▸ **About this task**
What's wanted is the full listing, reproduced exactly.

***** Excerpted records *****

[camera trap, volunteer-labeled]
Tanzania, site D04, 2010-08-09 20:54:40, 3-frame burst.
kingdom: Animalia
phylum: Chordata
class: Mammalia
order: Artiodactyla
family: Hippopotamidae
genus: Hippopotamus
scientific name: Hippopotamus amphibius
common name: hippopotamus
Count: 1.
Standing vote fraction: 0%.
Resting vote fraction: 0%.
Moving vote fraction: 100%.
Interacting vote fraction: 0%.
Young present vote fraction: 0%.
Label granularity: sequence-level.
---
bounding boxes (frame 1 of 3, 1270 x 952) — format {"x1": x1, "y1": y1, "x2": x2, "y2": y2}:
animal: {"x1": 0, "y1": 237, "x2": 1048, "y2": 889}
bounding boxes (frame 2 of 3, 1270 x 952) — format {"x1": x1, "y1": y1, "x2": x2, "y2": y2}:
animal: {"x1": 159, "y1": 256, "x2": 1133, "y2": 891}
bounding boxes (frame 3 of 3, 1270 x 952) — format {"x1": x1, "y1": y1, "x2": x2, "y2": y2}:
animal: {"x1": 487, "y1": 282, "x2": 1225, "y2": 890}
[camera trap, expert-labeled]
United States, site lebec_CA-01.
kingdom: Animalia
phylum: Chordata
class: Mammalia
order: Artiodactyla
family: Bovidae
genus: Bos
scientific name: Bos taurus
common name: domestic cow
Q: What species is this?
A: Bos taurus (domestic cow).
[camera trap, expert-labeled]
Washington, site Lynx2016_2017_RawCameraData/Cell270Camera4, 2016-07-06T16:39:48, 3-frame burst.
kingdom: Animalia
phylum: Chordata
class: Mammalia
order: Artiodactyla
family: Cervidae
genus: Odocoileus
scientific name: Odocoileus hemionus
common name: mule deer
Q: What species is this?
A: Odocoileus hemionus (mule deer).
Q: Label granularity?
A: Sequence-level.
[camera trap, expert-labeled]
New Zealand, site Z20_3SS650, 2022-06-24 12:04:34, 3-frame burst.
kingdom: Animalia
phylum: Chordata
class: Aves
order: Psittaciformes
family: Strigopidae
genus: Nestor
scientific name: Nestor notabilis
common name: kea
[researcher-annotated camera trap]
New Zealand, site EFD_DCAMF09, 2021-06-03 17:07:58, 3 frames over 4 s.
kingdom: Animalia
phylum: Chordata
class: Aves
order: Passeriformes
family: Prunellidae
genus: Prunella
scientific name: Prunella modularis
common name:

*****

▸ **Result**
[camera trap, volunteer-labeled]
Tanzania, site D04, 2010-08-09 20:54:40, 3-frame burst.
kingdom: Animalia
phylum: Chordata
class: Mammalia
order: Artiodactyla
family: Hippopotamidae
genus: Hippopotamus
scientific name: Hippopotamus amphibius
common name: hippopotamus
Count: 1.
Standing vote fraction: 0%.
Resting vote fraction: 0%.
Moving vote fraction: 100%.
Interacting vote fraction: 0%.
Young present vote fraction: 0%.
Label granularity: sequence-level.
---
bounding boxes (frame 1 of 3, 1270 x 952) — format {"x1": x1, "y1": y1, "x2": x2, "y2": y2}:
animal: {"x1": 0, "y1": 237, "x2": 1048, "y2": 889}
bounding boxes (frame 2 of 3, 1270 x 952) — format {"x1": x1, "y1": y1, "x2": x2, "y2": y2}:
animal: {"x1": 159, "y1": 256, "x2": 1133, "y2": 891}
bounding boxes (frame 3 of 3, 1270 x 952) — format {"x1": x1, "y1": y1, "x2": x2, "y2": y2}:
animal: {"x1": 487, "y1": 282, "x2": 1225, "y2": 890}
[camera trap, expert-labeled]
United States, site lebec_CA-01.
kingdom: Animalia
phylum: Chordata
class: Mammalia
order: Artiodactyla
family: Bovidae
genus: Bos
scientific name: Bos taurus
common name: domestic cow
Q: What species is this?
A: Bos taurus (domestic cow).
[camera trap, expert-labeled]
Washington, site Lynx2016_2017_RawCameraData/Cell270Camera4, 2016-07-06T16:39:48, 3-frame burst.
kingdom: Animalia
phylum: Chordata
class: Mammalia
order: Artiodactyla
family: Cervidae
genus: Odocoileus
scientific name: Odocoileus hemionus
common name: mule deer
Q: What species is this?
A: Odocoileus hemionus (mule deer).
Q: Label granularity?
A: Sequence-level.
[camera trap, expert-labeled]
New Zealand, site Z20_3SS650, 2022-06-24 12:04:34, 3-frame burst.
kingdom: Animalia
phylum: Chordata
class: Aves
order: Psittaciformes
family: Strigopidae
genus: Nestor
scientific name: Nestor notabilis
common name: kea
[researcher-annotated camera trap]
New Zealand, site EFD_DCAMF09, 2021-06-03 17:07:58, 3 frames over 4 s.
kingdom: Animalia
phylum: Chordata
class: Aves
order: Passeriformes
family: Prunellidae
genus: Prunella
scientific name: Prunella modularis
common name:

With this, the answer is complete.